By TOM CALLIS
Tribune-Herald staff writer
The third time might be the charm.
Big Island lawmakers are once again seeking to allow Hawaii County to use some of its fuel tax revenue to help subdivisions maintain their private roads.
The County Council first attempted to tackle the issue in 2010 by passing a resolution that was supposed to allow it to use the funds to improve substandard roads in the sprawling neighborhoods, mainly located in Puna.
But that ran into legal questions over whether the county could expend public dollars on privately-owned infrastructure.
Rep. Faye Hanohano, D-Puna, introduced a bill the following year to grant the county the legal standing it needed.
The bill she introduced initially came close to passing but died after being amended by the state Senate. The bill failed to gain any more traction in 2012.
Hanohano has introduced the bill again in two versions. This year she is also being joined by state Sen. Russell Ruderman, D-Puna, Ka‘u, who introduced a companion bill.
Supporters of the legislation say the county should help the subdivisions because the roads are open to the public.
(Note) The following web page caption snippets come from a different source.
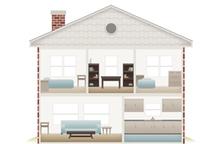 Control electrico en viviendas - Casa EcoHabitada | Arquitectura Sustentable | Scoop.it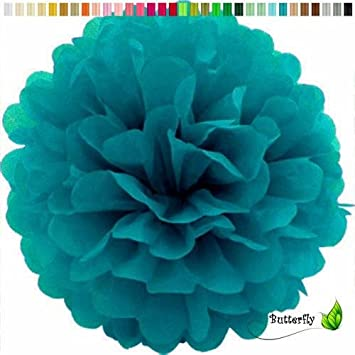 Creativery 1 Papier Pompon 20cm Dunkel Turkis 340d Pompom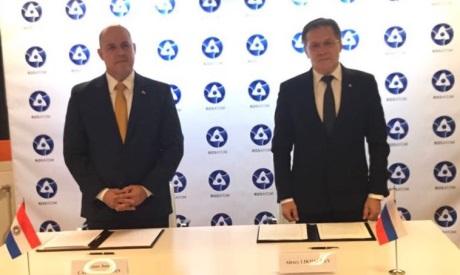 Rusko aParaguay podepsaly Mezivládní dohodu ospolupráci voblasti mírového využívání jaderné energie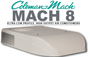 Coleman Mach 8  Ultra Low Profile Air Conditioner For Campervans, Motorhomes and Caravans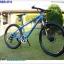 จักรยานเสือภูเขาเฟรมอลู WCI X-SERIES 27.5,24 สปีด 2016 NEW!!! thumbnail 7
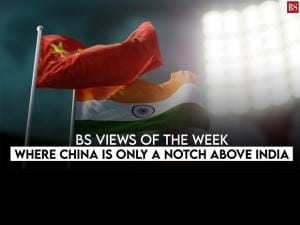 BS Views of the Week: Where China is only a notch above India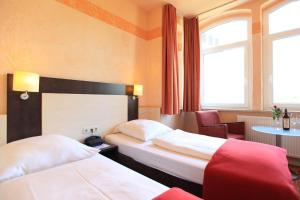 Adesso Hotel Astoria, Hotely  Kassel - big - 15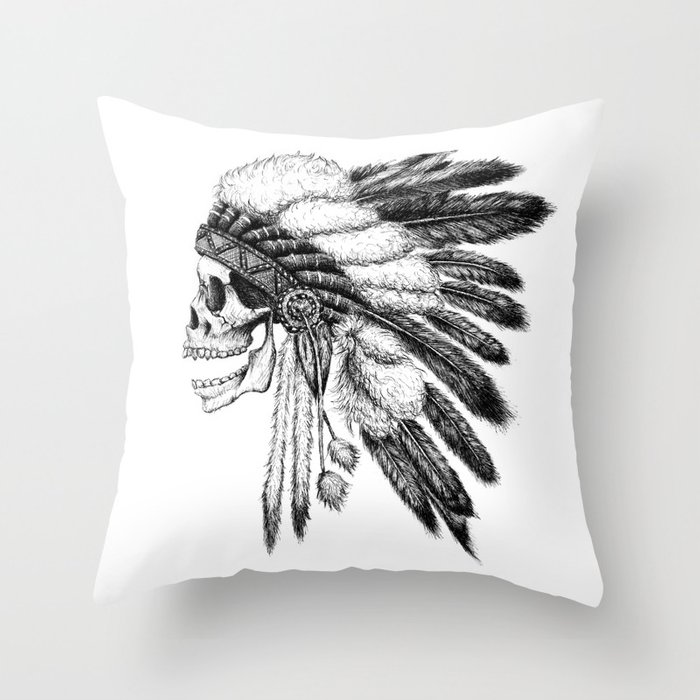 Throw Pillows Next : Native American Throw Pillow by motohironezu Society6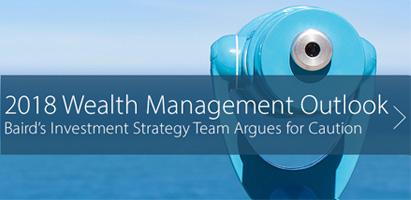 Wealth Management Outlook Update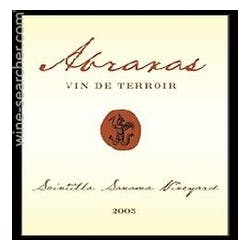 Robert Sinskey Vineyards Abraxas 2014 image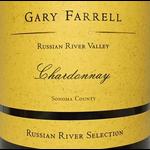 Gary Farrell Gary Farrell Russian River Selection Chardonnay 2018  Russian River, California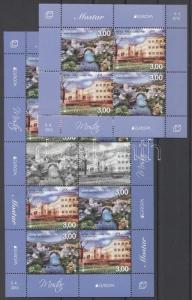 Bosnia Herzegovina stamp Europa CEPT Turism mini sheet + block MNH 2012 WS115805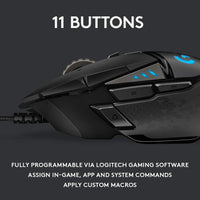 Logitech G502 HERO High Performance Gaming Mouse - Shop The Fox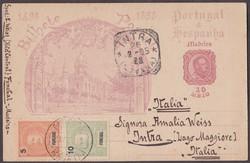 2760: Funchal - Ganzsachen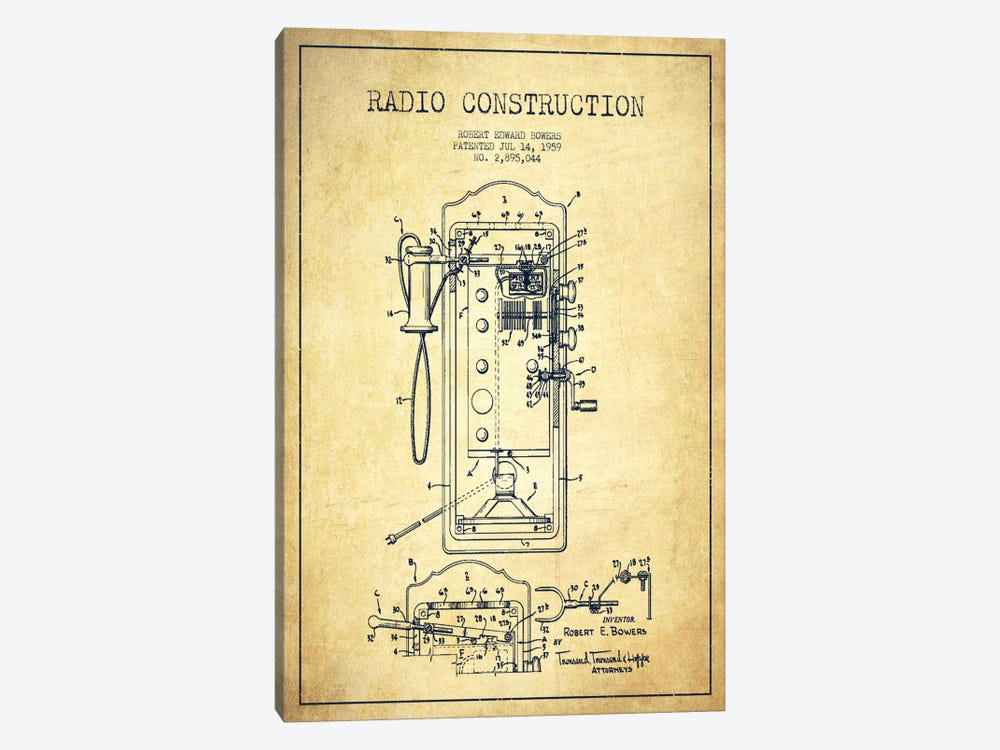 Bowers Radio Vintage Patent Blueprint by Aged Pixel 1-piece Canvas Print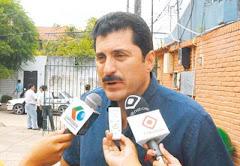 es-ministro de gobierno, senador y dirigente cívico Guido Nayar denuncia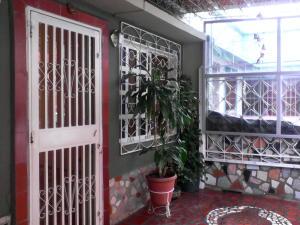 Casa En Ventaen Barquisimeto, Centro, Venezuela, VE RAH: 19-9400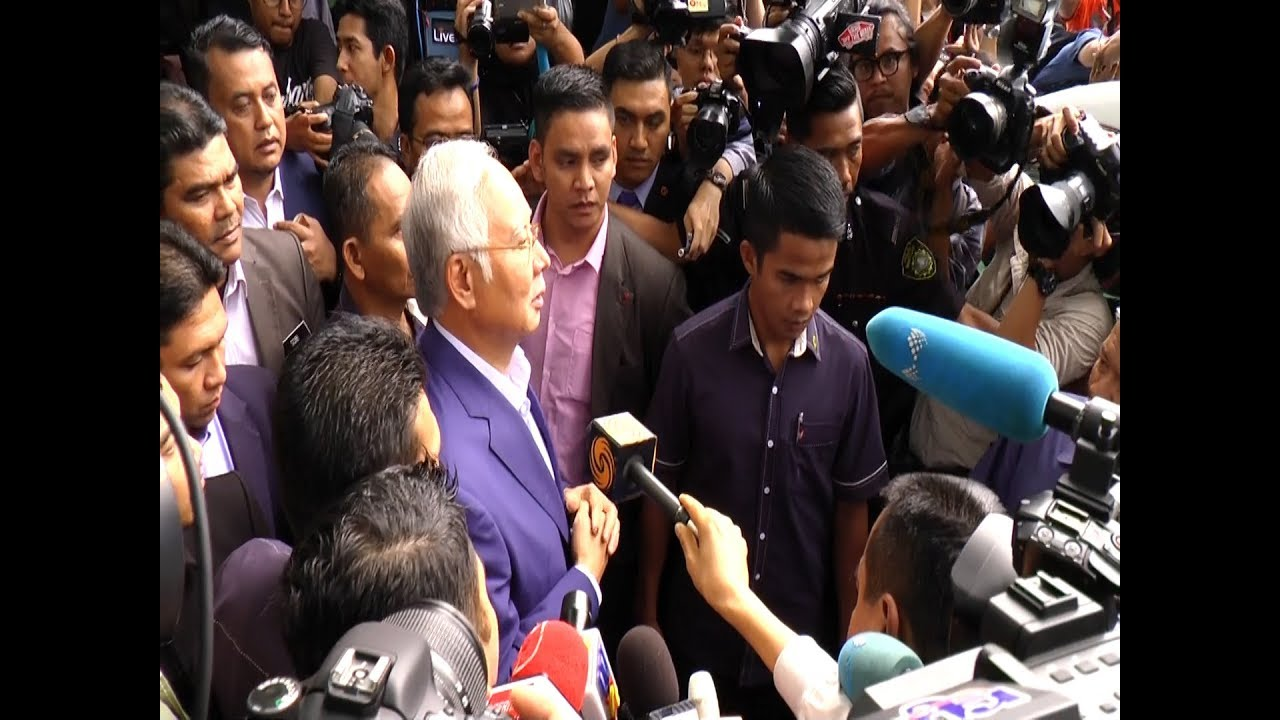 Najib to return to MACC HQ on Thursday for further questioning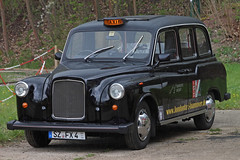 Black Cab (The Rubberbandman) Tags: auto uk england black london english car museum modern sedan austin germany carriage britain outdoor cab taxi great tram hannover odd german vehicle british hackney sight fairway hanover saloon fahrzeug fx4 lti carbodies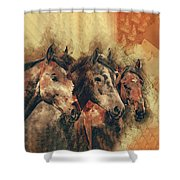 Galloping Wild Mustang Horses Shower Curtain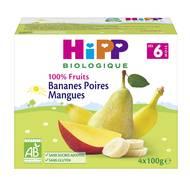 4062300275195 - Hipp - Coupelles Bananes Poires Mangues bio, dès 6 mois
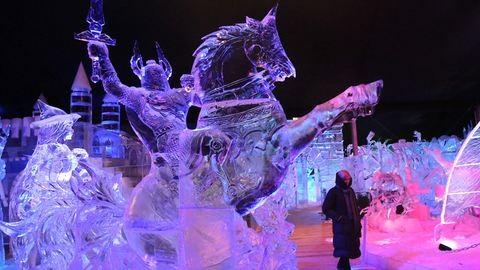 10 ok, hogy télen is elutazz Bruges-be, Európa egyik leglátogatottabb helyére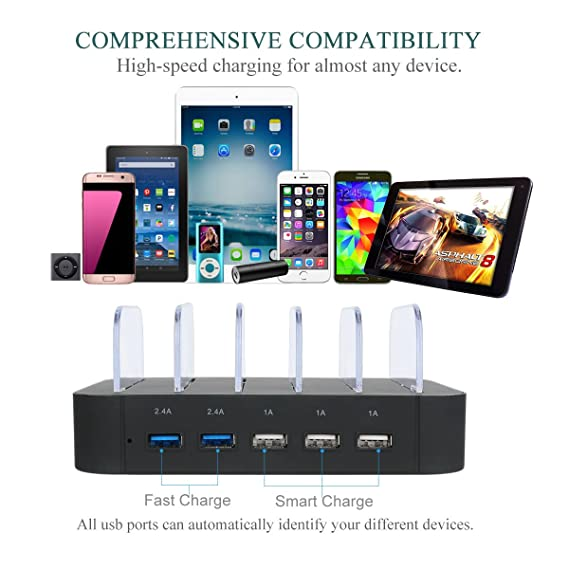 Amazon.com: Charging Station 5 Port Usb Charger Quick Charge Charging Dock,  Cell Phone Charger Multi Port Usb Desktop Charging Station for Multiple  Devices, ...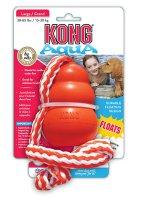 Kong Aqua 11x7cm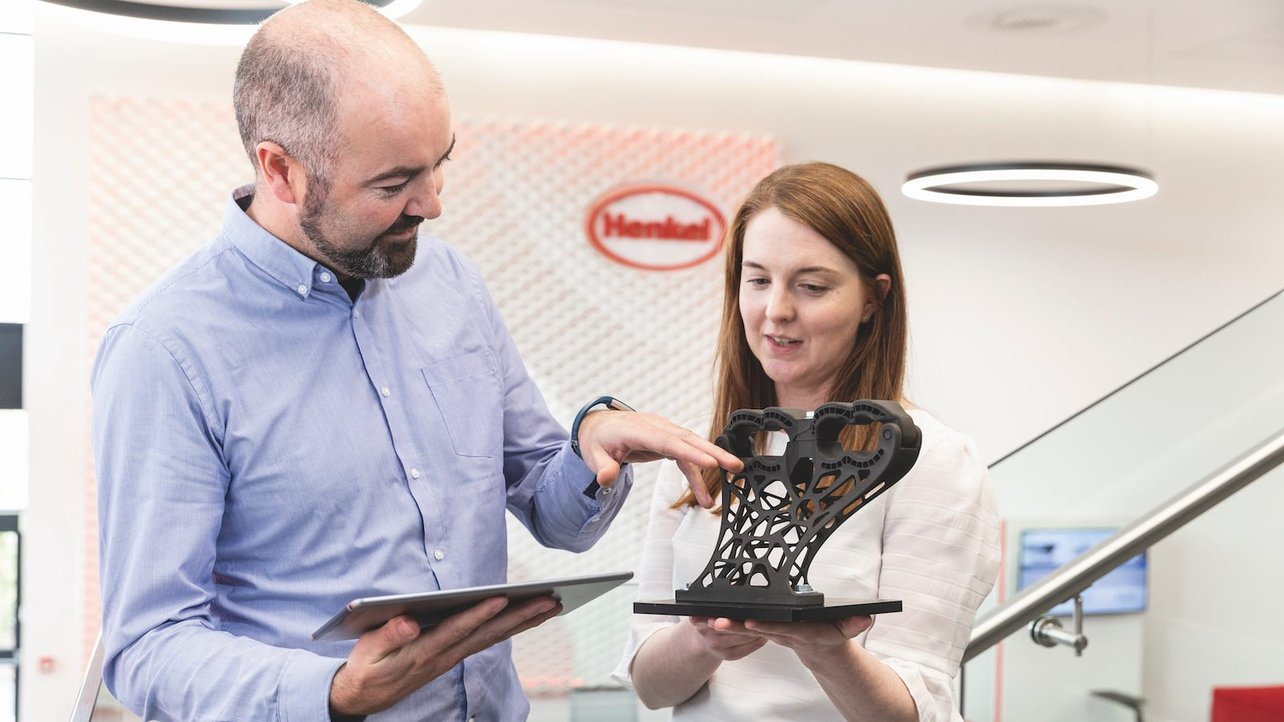 Featured image of Henkel's 3D Printing Ecosystem Answers Your Production Needs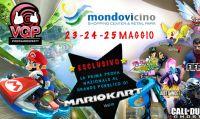Il Videogames Party sbarca in Piemonte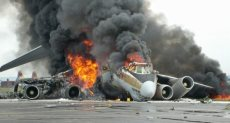 الطائرة الاثيوبية المنكوية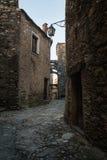 Средневековое село Стоковое Изображение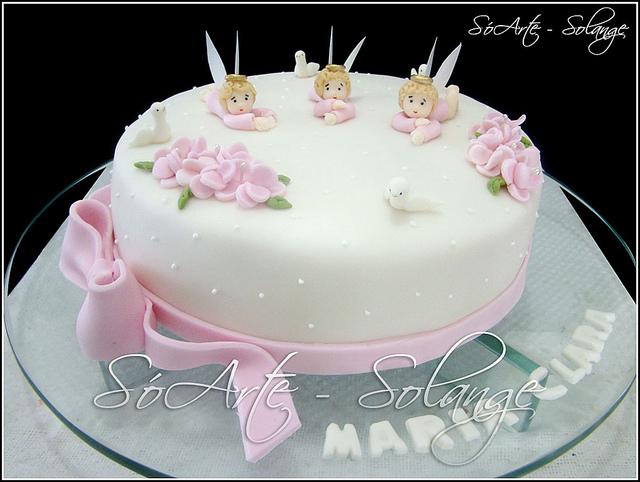Baño Sencillo Para Tortas:Decoracion De Pasteles Para Bautizo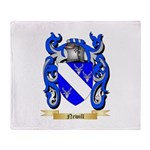 Newill Throw Blanket
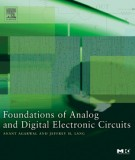 Ebook Foundations of analog and digital electronic circuit: Part 2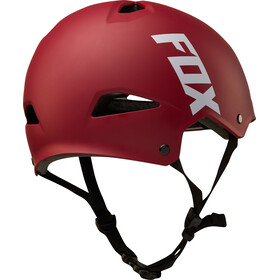 Fox Flight Sport Helmet dark red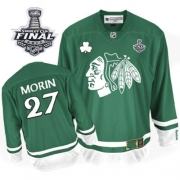 Jeremy Morin Jersey Reebok Chicago Blackhawks 27 Authentic Green St Pattys Day Man With 2013 Stanley Cup Finals NHL Jersey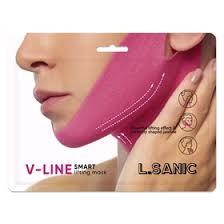 <b>Маска</b>-<b>бандаж для коррекции овала</b> лица L.SANIC, 11 г (5004225 ...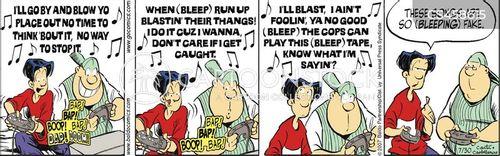 gangsta rap cartoon
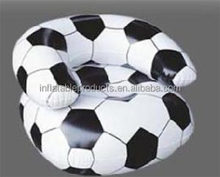 INFLATABLE SOFT CHAIR SOFA BLOW UP FOOTBALL SEAT GAMING CAMPING FESTIVAL NEW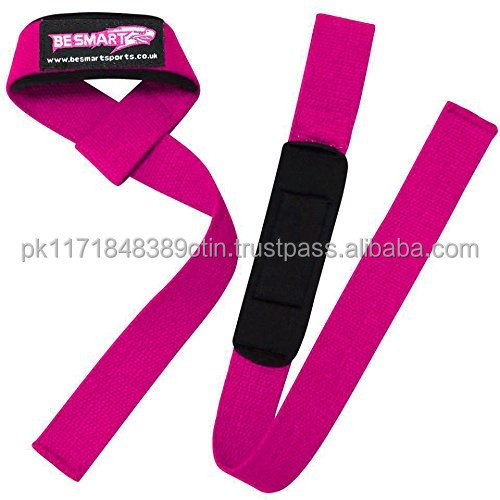 Barbell Gym Straps/100% Cotton Wrist Wraps WeightliftingTraining Support
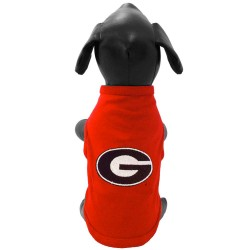 Georgia Bulldogs Dog T-Shirt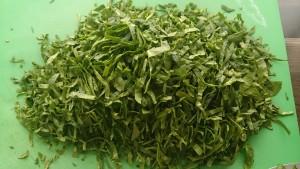 Spinach Patties2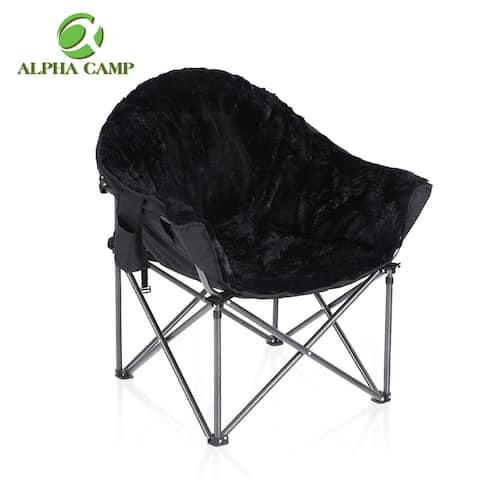 ALPHA CAMP Plush Moon Saucer Chair with Carry Bag - Supports 350 LBS, Black, Brown & Grey.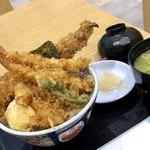 日本橋天丼 金子屋 - 江戸前天丼 みそ汁付き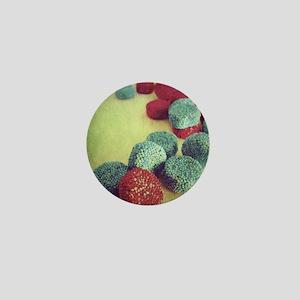 Vintage Style Candy Jellies Photograph Mini Button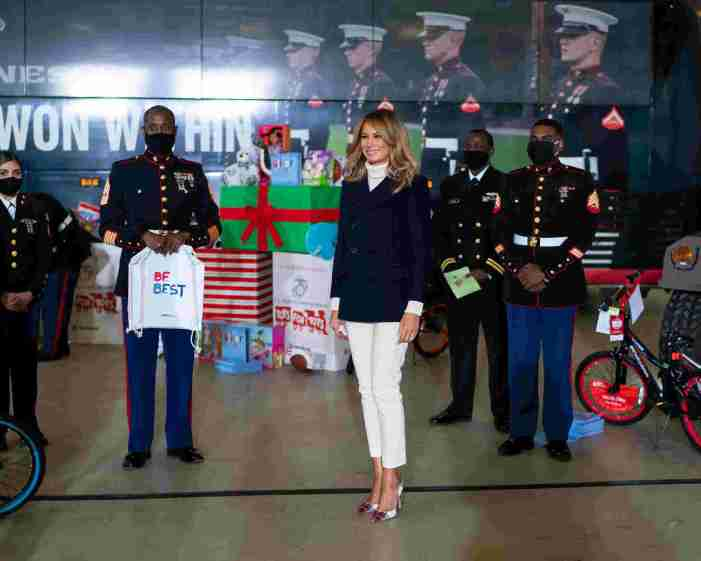 Melania Trump Helps With Annual Toys for Tots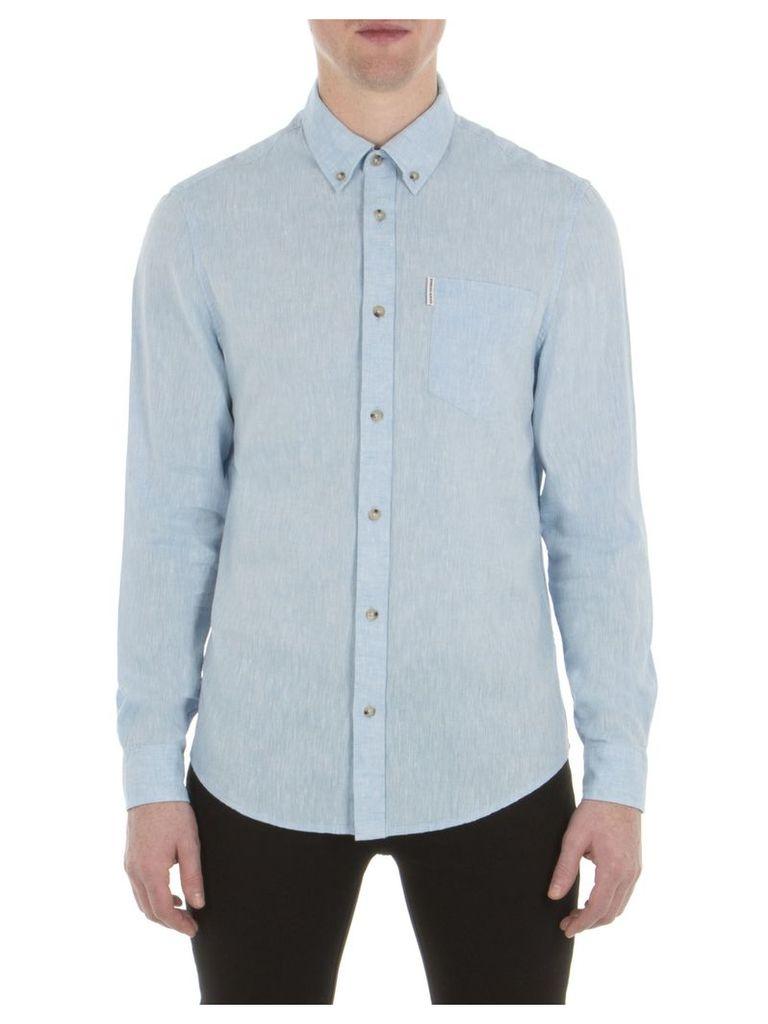 Long Sleeve Linen Shirt XXS SKY Sky Blue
June Conant, Hawaiian Paradise Park Owners Association president, said the residents also pay the same fuel tax and should get some return.
“We feel that it is only fair that we get some of it back to help us,” she said.
The Puna subdivision has 137 miles of roads, and the neighborhood has struggled to raise the funds to pave much of it.
But even if the legislation is passed, it’s unclear if there will be enough money to go around.
The county is expecting to receive $7.6 million in fuel tax revenue this fiscal year. That has to be split up among about 1,000 miles of public roads, said Warren Lee, county public works director.
Lee said the public roads are in pretty good condition overall, but money is still tight.
“We have roads that should be paved or resurfaced but the amount of funding is a constraint,” he said.
Currently, the county distributes road maintenance dollars among its nine districts based on how many miles of public roads there are in each.
That formula would leave Puna without any additional funding for roads if one of the bills is adopted.
Lee said the department would have to consider changing how it allocates the funds.
“I think it’s one of those details that has to be worked out,” he said.
Still, other districts could see less road funding as a result.
Lee said he is supportive of the legislation because it gives his department more flexibility.
“It’s extra tools in the box,” he said.
The county has the lowest fuel tax rate in the state at 8.8 cents per gallon, according to the state Department of Taxation. That rate hasn’t changed since 1988.
The City and County of Honolulu has the highest rate at 16.8 cents. Maui County’s rate is at 16 cents, while Kauai County charges 13 cents.
The state tax is an additional 17 cents per gallon.
Lee said the county might have to consider raising the rate if it begins to help maintain private roads, though it’s not something he is recommending at this time.
“I think it needs to be assessed,” he said. “We need to balance the fuel tax that comes from the residents … versus what we would do with the fuel tax.”